For those less mathematically inclined

https://towardsdatascience.com/the-beauty-of-bayesian-optimization-explained-in-simple-terms-81f3ee13b10f

Contributors

The initial implementation/repository design was done by Austin Talbot (firstname . lastname 1993 @ gmail). Corey Keller has the final say on any decisions regarding this repository.

Dependencies

The dependencies are listed in requirements_botorch.txt, but listed here they are

  1. jupyter - allows for Jupyter notebooks to demonstrate functioning and store results
  2. gym - allows for interactive simulations
  3. tqdm - trange allows for progress measurement in for loops
  4. botorch - Facebook's Bayesian optimization implementation
  5. matplotlib - visualization library analagous to MATLAB (MATplotlib)
  6. torch - pytorch, basis of botorch
  7. torchvision - potentially unnecessary
  8. torchaudio - potentially unnecessary

Setup instructions

Make sure anaconda is downloaded, with instructions found at

https://www.anaconda.com/

Having installed Anaconda, you can create a conda environment to use the scripts. This can be done in terminal using the following commands:

conda create -n bayes_opt python=3.10
conda activate bayes_opt
pip install -r requirements_botorch.txt

Having installed the necessary packages you can now use this environment whenever you want to run the code. Type

conda activate bayes_opt

to open this environment and type

conda deactivate

once you have concluded your work. This will prevent you from accidentally installing extra packages in the environment that can potentially break the implementation.

Components

Code - this directory has the Bayesian optimization code. At this moment the only implementation uses BoTorch.

Demos - this directory has a series of examples, demonstrating how the code can be used. This will be similar to the scripts in UnitTests, except it will be nicely formatted so that anyone can understand how to use these scripts with minimal python experience.

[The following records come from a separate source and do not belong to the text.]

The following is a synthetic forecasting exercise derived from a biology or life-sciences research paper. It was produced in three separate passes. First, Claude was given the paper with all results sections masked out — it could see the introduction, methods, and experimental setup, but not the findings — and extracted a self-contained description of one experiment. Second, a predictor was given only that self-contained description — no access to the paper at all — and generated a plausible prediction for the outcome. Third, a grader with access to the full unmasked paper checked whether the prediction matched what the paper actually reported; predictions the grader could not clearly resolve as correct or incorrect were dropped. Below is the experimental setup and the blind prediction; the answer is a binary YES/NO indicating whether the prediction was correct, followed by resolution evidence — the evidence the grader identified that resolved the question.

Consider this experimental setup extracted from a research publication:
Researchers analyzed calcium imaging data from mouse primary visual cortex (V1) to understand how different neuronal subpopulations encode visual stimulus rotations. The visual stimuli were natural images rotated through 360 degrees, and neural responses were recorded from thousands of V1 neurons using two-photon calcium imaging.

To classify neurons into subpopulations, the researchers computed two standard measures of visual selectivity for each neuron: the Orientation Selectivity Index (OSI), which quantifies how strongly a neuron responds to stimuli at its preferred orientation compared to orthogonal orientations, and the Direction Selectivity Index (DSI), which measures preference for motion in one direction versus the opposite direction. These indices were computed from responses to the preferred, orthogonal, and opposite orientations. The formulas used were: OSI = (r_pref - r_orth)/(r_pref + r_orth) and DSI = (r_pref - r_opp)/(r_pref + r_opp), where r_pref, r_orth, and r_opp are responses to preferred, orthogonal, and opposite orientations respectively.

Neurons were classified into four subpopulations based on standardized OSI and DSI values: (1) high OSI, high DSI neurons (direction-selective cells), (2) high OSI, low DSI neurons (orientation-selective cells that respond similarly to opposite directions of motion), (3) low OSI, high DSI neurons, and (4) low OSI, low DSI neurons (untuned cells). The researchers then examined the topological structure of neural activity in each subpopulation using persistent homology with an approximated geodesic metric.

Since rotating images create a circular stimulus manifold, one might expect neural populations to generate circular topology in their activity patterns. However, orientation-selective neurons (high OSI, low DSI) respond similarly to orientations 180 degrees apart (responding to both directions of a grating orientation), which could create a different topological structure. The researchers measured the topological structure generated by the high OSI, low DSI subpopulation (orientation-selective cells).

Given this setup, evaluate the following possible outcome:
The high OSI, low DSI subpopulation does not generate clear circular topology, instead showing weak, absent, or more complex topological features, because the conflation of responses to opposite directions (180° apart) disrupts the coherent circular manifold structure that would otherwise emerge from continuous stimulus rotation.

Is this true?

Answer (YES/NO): NO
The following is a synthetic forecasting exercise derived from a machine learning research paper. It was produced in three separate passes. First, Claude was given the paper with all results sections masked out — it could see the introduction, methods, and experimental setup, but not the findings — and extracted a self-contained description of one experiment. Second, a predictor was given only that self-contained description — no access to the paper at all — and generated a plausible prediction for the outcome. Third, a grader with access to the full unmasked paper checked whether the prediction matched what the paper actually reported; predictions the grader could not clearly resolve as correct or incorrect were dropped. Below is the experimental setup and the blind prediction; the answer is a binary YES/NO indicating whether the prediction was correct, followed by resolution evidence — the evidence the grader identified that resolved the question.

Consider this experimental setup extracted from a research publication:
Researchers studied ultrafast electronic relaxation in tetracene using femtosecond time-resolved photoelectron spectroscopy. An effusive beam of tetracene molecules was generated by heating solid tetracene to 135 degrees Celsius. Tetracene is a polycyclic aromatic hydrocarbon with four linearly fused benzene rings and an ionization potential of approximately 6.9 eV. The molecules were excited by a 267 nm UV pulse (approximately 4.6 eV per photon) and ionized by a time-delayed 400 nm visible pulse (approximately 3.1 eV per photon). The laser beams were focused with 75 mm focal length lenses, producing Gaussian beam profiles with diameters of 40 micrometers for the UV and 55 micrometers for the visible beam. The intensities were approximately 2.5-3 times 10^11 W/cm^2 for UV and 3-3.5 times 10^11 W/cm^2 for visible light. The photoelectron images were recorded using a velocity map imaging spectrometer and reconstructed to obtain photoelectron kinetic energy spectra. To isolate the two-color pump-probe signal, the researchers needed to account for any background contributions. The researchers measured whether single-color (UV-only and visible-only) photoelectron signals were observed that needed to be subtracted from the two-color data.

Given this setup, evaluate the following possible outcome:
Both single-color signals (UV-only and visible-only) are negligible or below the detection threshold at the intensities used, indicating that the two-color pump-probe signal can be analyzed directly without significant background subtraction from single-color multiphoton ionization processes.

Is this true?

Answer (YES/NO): NO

UnitTests - this directory has a list of unit tests to ensure proper functioning of the code. These are example scripts where the behavior is known by default to ensure proper functioning of any code additions/modifications.

Version control and development practices

Every script in UnitTests/SmokeTest should be run before commiting to the main repository. This will ensure that the basic functions compile and that changes do not affect basic structure. This is simple to do on MACOS or Linux! In Terminal simply type the commands

chmod 777 runAll.sh
./runAll.sh

After you do this once the first line is unnecessary! There is simply no excuse for not running this every time before a commit. It will print a bunch of text and if

!!!!!!!!!!!
!!!!!!!!!!!
Test Failed
!!!!!!!!!!!
!!!!!!!!!!!

appears anywhere in the output figure out what's wrong before commiting!

Every commit should include the version number (which should be incremented, and the associated string version included in the code files changed accordingly). Therefore, when any saved model is loaded it is straightforward to see which version of the code that model used.

Code documentation

The code should be well-commented, meaning that the comments in the code should be informative enough that anyone even without a technical background should be able to understand how the code works by the comments alone. The first lines in every file should be a triple-quoted string that documents the file so that anyone can type

import filename
print(filename.__doc__)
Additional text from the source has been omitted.